1.4.3 Release Notesedit

The changes listed below have been released for the first time in Loud ML 1.4.3.

Note

Please raise issues on Github if you experience compatibility issues on your system.

Data sinkedit

Time series prediction can now be saved into a specific data sink (issue #58): - the name of the datasink can be passed to ._predict endpoint with the parameter datasink - the name the default data sink can be defined in model settings (default_datasink)

Model descriptionedit

The . character is now allowed in feature fields and measurements (issue #40).

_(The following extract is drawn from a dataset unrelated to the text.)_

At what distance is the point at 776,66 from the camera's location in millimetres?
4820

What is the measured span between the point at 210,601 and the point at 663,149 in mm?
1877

Two formats are supported to define model features. The first (now deprecated, but still supported):

"features": {
    "io": [
       {... feature ...},
       {... feature ...},
       ...
    ],
    "i": [...],
    "o": [...]
}

and the second, new, format:

"features": [
   {... feature ...},
   {... feature ...},
   ...
]

In this new format, the input/output information is given by the parameter io inside the feature.

  • i = input
  • o = output
  • io = input/output

Example of feature:

{
    "name": "myfeature",
    "io": "i"
    ...
}

InfluxDBedit

  • Retention policy can now be configured in InfluxDB datasource settings.
  • Add create_database to InfluxDB datasource settings for enabling/disabling database creation (default = true).

Miscellaneousedit

Multiprocessing optimizations.

Bug fixesedit

Loud ML now serializes null instead of nan in the mse field of the prediction result. (issue #52).

Loud ML now avoids crashes when attempting to activate a model that is in the middle of training. (issue #53).